A partir del siglo XVII, la risa dejó de ser entendida como una posible expresión universal del mundo, para reducirse a manifestaciones de aspectos más negativos. Lo cómico quedó restringido a la esfera de lo más bajo o de lo corrompido
Son decenas las historietas que al leerlas metafóricamente nos recuerdan cómo aceptan nuestros altos dignatarios los resultados de negociaciones que han hecho sus colaboradores más cercanos. Bracciolini nos dejó un perla que se presta a esta y otras interpretaciones. Un poderoso florentino tenía en su casa a un joven que enseñaba letras a sus hijos. Tan familiar se hizo en la casa que primero se acostó con la criada, luego con el aya, después con la señora y, a continuación, con sus discípulos. Enterado el señor, llamó al joven a su aposento y le dijo: "Ya que has puesto en horizontal a todos los míos, para que no haya ninguna excepción, ponme a mí también". No sería de extrañar que, satisfecho con el acuerdo, el señor lo hubiera premiado hasta con 5.000 millones del erario público.
En el Renacimiento, nos recordó Mijail Bajtin, los europeos eran capaces de captar con la risa algunos aspectos globales del mundo en que vivían. Pero a partir del siglo XVII fue cambiando esta concepción. La risa dejó de ser entendida como una posible expresión universal del mundo, para reducirse a manifestaciones de aspectos más negativos. Lo cómico quedó restringido a la esfera de lo más bajo o de lo corrompido. En una sociedad cada vez más disciplinada desde el poder confesional --civil o eclesiástico-- se siguió admitiendo la risa pero sólo como castigo útil sobre el inferior, el diferente o el transgresor.
Hemos perdido gran parte de aquella capacidad para reírnos de la estupidez, de los discursos hueros o de la inutilidad de nuestros políticos y jefes de Estado
En la actualidad, la carcajada larga y compartida entre las elites sigue siendo signo de mala educación. En todo caso se puede admitir, no sin censuras, el humor crítico que usa la parodia, el absurdo o la ironía. Han pasado más de quinientos años y hemos perdido gran parte de aquella capacidad para reírnos de la estupidez, de los discursos hueros o de la inutilidad de nuestros políticos y jefes de Estado. Ni siquiera se ríen ellos mismos de su nefasta indolencia, de sus palabras vacías o de su explícita mediocridad.

◇ ◇ ◇ ◇ ◇

**TAREAS Y EJERCICIOS**
A: Edita el fragmento sobre la risa desde "En el Renacimiento, nos" hasta "o el transgresor." y pon "Barroco" donde dice "Renacimiento".
B: Según el fragmento sobre la risa, ¿qué recursos usa el humor crítico que hoy todavía se puede admitir?

**DATOS PROPORCIONADOS**

◇ ◇ ◇ ◇ ◇

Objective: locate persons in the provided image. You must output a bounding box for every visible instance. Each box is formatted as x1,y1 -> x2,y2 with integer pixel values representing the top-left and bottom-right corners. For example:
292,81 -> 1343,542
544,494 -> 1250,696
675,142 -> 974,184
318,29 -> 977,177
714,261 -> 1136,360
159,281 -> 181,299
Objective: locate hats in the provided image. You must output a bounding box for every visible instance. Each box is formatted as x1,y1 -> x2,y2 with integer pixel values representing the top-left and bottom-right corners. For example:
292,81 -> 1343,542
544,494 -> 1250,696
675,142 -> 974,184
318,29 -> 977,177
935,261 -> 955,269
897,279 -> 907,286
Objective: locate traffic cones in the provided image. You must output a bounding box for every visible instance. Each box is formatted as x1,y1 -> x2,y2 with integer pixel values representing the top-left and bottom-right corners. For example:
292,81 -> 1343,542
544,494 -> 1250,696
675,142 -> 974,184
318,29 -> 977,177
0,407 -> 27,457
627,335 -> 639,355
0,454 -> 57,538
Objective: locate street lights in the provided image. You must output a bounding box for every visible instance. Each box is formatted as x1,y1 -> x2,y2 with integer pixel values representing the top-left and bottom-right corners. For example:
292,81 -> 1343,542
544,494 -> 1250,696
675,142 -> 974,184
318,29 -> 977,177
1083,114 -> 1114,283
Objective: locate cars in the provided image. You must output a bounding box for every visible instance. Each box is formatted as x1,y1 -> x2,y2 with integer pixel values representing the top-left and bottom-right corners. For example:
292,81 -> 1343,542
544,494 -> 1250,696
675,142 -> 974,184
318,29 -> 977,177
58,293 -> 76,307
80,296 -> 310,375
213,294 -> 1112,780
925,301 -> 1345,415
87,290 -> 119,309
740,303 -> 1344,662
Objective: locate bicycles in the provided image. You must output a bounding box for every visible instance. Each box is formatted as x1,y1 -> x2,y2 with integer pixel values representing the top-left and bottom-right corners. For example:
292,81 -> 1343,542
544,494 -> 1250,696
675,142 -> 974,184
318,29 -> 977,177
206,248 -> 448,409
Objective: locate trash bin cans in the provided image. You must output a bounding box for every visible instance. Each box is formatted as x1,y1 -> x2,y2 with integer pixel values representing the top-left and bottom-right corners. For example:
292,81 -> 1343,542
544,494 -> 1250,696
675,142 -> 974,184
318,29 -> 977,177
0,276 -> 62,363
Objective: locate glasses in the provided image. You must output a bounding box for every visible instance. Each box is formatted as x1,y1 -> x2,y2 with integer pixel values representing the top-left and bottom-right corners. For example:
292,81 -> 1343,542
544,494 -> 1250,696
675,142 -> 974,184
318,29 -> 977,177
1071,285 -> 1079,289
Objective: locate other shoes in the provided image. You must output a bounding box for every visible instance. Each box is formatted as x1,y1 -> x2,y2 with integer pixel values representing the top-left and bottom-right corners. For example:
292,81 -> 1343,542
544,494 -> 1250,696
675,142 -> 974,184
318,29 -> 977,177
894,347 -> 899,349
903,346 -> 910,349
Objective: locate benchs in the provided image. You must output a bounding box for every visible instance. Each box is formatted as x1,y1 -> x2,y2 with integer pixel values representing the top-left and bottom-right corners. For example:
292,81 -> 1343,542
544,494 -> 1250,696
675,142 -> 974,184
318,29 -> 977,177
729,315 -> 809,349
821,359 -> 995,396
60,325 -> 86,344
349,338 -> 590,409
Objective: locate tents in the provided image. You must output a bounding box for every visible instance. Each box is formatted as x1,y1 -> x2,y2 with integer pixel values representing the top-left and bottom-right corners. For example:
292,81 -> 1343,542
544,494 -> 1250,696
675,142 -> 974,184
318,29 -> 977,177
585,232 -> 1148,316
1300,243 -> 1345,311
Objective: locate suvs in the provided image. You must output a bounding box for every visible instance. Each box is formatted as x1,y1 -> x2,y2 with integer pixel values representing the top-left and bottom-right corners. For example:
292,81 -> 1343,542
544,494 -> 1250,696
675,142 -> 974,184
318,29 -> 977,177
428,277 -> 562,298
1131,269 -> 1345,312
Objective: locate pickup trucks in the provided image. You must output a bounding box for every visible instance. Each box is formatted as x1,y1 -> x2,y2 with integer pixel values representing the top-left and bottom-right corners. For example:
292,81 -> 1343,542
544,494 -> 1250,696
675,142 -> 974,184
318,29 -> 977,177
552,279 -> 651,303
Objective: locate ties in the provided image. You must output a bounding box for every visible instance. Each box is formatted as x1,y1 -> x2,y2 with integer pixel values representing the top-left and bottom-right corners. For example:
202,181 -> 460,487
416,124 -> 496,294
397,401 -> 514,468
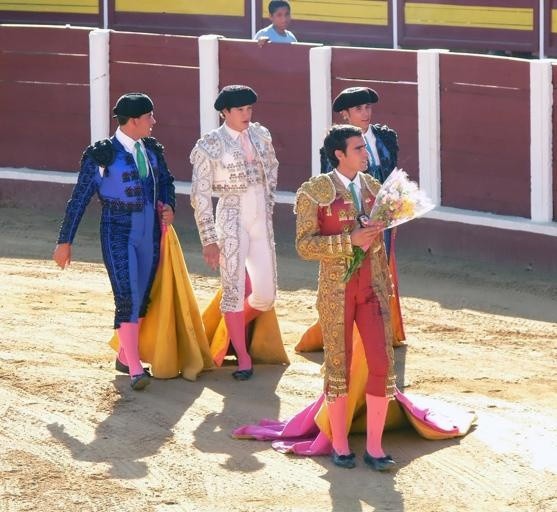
239,132 -> 254,164
349,183 -> 360,215
134,142 -> 148,179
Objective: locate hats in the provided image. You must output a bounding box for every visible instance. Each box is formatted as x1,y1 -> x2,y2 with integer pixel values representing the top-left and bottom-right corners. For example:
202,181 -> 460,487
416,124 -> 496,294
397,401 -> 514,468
114,92 -> 155,118
330,87 -> 380,112
214,85 -> 257,110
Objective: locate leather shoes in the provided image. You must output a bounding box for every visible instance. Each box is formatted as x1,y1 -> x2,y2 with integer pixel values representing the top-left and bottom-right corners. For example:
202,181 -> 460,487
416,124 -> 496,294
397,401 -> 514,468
331,448 -> 356,469
115,356 -> 152,378
362,448 -> 397,472
129,367 -> 151,391
231,354 -> 254,380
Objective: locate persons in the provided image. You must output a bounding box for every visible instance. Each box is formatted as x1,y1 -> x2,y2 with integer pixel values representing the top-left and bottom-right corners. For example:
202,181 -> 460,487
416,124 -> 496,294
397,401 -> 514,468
50,91 -> 175,391
291,125 -> 397,475
318,85 -> 400,267
254,1 -> 298,48
187,84 -> 279,381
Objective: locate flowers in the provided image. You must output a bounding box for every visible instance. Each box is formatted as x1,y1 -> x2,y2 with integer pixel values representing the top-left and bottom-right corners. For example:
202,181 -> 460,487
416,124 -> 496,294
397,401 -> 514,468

◇ ◇ ◇ ◇ ◇

**RESPUESTAS POR TAREA**
A:
En el Barroco, nos recordó Mijail Bajtin, los europeos eran capaces de captar con la risa algunos aspectos globales del mundo en que vivían. Pero a partir del siglo XVII fue cambiando esta concepción. La risa dejó de ser entendida como una posible expresión universal del mundo, para reducirse a manifestaciones de aspectos más negativos. Lo cómico quedó restringido a la esfera de lo más bajo o de lo corrompido. En una sociedad cada vez más disciplinada desde el poder confesional --civil o eclesiástico-- se siguió admitiendo la risa pero sólo como castigo útil sobre el inferior, el diferente o el transgresor.

B: La parodia, el absurdo y la ironía.